Mon avis sur l’affiche. Bon ben tout est dit. Ça résume bien le film. On a Bob et son regard puissamment intense, entouré des trois principales femmes qu’il se tape pendant le film, comme si c’en était l’intérêt premier. La caution intellectuelle de Glamour avec une comparaison fort inappropriée avec les Liaisons dangereuses : tout cela n’a rien à voir ni avec le roman de Choderlos de Laclos ni avec le film qui en a été adapté. On apprend qu’il a été présenté hors compétition à Berlin (encore heureux). Vénéneux ? Sulfureux ? Dangereux ? Ennuyeux, affreux, foireux, neuneu…moi aussi je peux faire des rimes !

4 Commentaires

  1. galuchon

    Pour ma part, la séance fut gratuite.
    Heureusement !
    Sachant que toute adaptation est vouée à trahir, je ne m’attendais pourtant pas à tant de vacuité.
    Quelques moments intéressants et plutôt bien filmés (les soirées dans les tripots), mais le reste…
    Pattinson est un acteur remarquable : il joue la comédie comme s’il était déjà botoxé à mort… et nous fait mourir d’ennui.

    • @Galuch’ : vouée à trahir, pourquoi pas, mais pas forcément à saboter.

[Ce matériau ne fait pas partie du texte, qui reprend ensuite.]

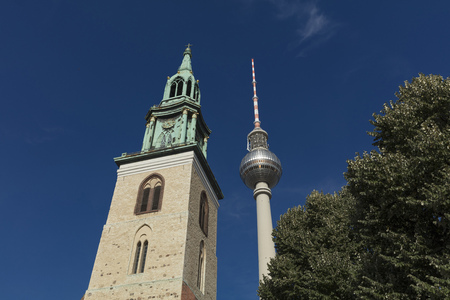 Berlin, Germany - 17th August 2018: Marienkirche and the Fernsehturm TV Tower near Alexanderplatzのeditorial素材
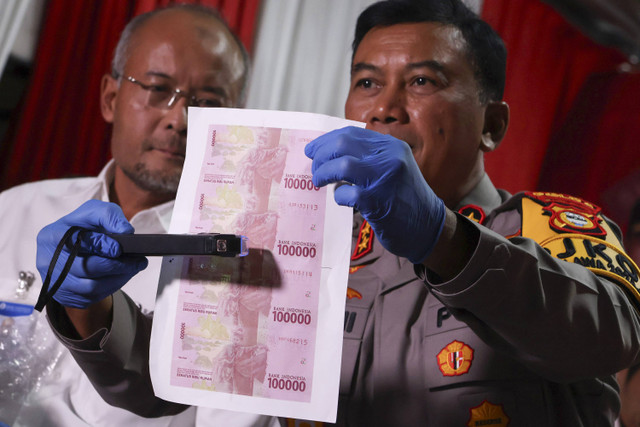 Kapolda Sulawesi Selatan Irjen Pol Yudhiawan (kanan) mengecek barang bukti uang palsu menggunakan detektor mata uang (money detector) saat konferensi pers di Mapolres Kabupaten Gowa, Sulawesi Selatan, Kamis (19/12/2024). Foto: Arnas Padda/ANTARA FOTO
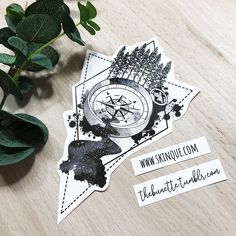 two stickers with trees and compass on them next to a potted green plant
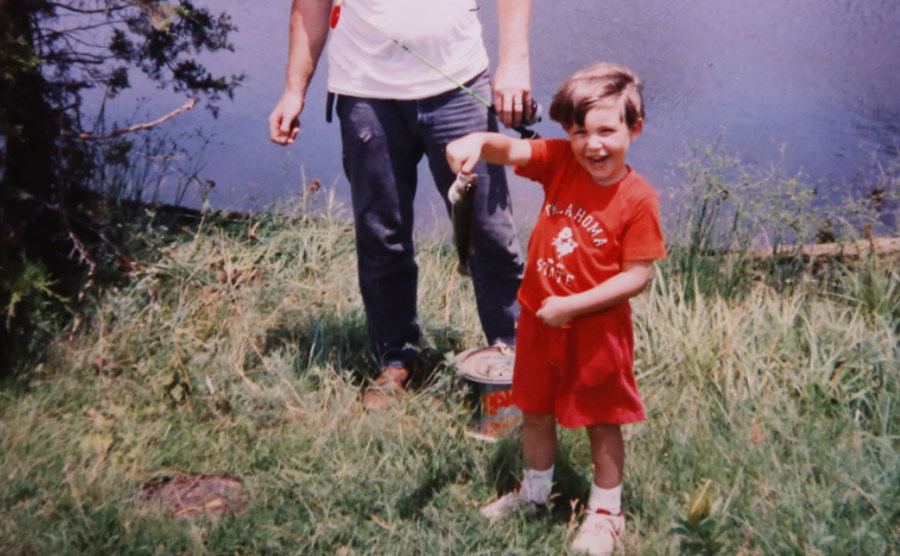 A dated picture of Michael fishing by a lake.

J’ai commencé une note à ce sujet (que je voulais faire depuis très longtemps), pas encore prête.
      Et Pattinson botoxé ? ça m’a pas fait cette impression mais le résultat est le même : il était mauvais !

  2. Galuchon

    « Botoxé » dans le sens « peu d’expressions ». En d’autres termes, la palette de sentiments exprimés est vraiment indigente, c’est en tout cas ainsi que nous l’avons perçu.
    Un film dont on peut se passer sans remords.